IS DATA STAGING RELATIONAL? A COMMENT
by Joseph M. Firestone, Ph.D.
Introduction
In the data warehousing process, the data staging area is composed of the
data staging server application and the data store archive (repository) of the
results of extraction, transformation and loading activity. The data staging
application server temporarily stores and transforms data extracted from OLTP
data sources and the archival repository stores cleaned, transformed records
and attributes for later loading into data marts and data warehouses.
A recent question raised by Ralph Kimball [1] is whether the data staging
area is relational or has more to do with sequential processing of flat files.

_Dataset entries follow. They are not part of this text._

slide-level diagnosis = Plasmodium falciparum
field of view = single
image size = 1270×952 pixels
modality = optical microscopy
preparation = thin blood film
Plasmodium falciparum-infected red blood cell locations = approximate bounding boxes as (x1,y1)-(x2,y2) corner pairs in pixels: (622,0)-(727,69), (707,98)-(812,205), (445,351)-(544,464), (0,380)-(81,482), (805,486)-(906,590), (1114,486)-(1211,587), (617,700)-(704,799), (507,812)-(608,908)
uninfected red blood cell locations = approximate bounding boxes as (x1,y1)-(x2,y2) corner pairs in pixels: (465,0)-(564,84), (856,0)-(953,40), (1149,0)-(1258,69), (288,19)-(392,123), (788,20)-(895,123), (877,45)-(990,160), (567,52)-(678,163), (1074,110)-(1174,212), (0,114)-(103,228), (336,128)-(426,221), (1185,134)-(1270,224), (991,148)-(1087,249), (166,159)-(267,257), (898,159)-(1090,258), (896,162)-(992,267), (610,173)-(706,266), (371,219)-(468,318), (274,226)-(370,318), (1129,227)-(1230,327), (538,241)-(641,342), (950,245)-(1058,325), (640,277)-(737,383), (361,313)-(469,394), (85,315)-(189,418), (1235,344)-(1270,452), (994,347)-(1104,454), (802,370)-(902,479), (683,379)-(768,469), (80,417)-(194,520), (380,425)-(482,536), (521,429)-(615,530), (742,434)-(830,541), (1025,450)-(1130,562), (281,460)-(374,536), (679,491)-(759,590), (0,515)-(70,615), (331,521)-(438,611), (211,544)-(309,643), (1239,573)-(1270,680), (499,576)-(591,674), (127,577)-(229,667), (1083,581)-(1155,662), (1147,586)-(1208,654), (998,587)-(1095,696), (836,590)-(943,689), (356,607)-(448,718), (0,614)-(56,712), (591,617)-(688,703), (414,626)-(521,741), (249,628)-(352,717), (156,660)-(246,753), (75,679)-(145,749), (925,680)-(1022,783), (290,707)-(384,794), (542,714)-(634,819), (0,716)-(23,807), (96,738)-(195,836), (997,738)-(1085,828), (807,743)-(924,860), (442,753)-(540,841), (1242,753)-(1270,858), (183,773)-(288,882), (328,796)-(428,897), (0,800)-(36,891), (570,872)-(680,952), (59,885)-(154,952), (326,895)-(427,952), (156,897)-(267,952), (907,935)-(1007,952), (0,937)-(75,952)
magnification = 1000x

He concludes that "most data staging activities are not relational, but rather
they are sequential processing. If your incoming data is in flat-file format
you should finish your data staging processes as flat files before loading it
into a relational database." [1, P. 71] He also states that if both the source
and target databases are relational it may be appropriate to retain this
format and not convert to flat files.
This answer to the question of the character of the data staging area
assumes that the issue boils down to the nature of the file processing
associated with the database used in the data staging database servers. But I
think the issue is broader than this, and encompasses both the database format
and process logic characteristic of: the data staging application, the
archival repository, and the metadata and associated metamodel driving the
data staging process. This brief examines the above issue. It briefly
describes the data staging process, and then discusses the nature of the data
staging application, repository, and the metadata and metamodel that drive the
data staging process.
The Data Staging Process
The data staging process imports data either as streams or files, transforms
it, produces integrated, cleaned data and stages it for loading into data
warehouses, data marts, or Operational Data Stores. Kimball, [2] and Kimball,
Reeves, Ross and Thornthwaite [3] provide clear detailed accounts of the
specific work that is performed in data staging. There is no need to repeat
the details of their descriptions. But I would like to highlight a few points
relevant to the later discussion.
First, Kimball et.al., distinguish two data staging scenarios. In (1) a data
staging tool is available, and the data is already in a database. The data
flow is set up so that it comes out of the source system, moves through the
transformation engine, and into a staging database.
In the second scenario, begin with a mainframe legacy system. Then extract
the sought after data into a flat file, move the file to a staging server,
transform its contents, and load transformed data into the staging database.
Second, "almost all processing in the data staging process is sorting,
followed by a single sequential pass through one or two tables." [3, P. 616].
This suggests that a relational data staging server is not desirable, in
general, though it may be advantageous if both the input data source and the
eventual target for loading processed data is an E-R structured database.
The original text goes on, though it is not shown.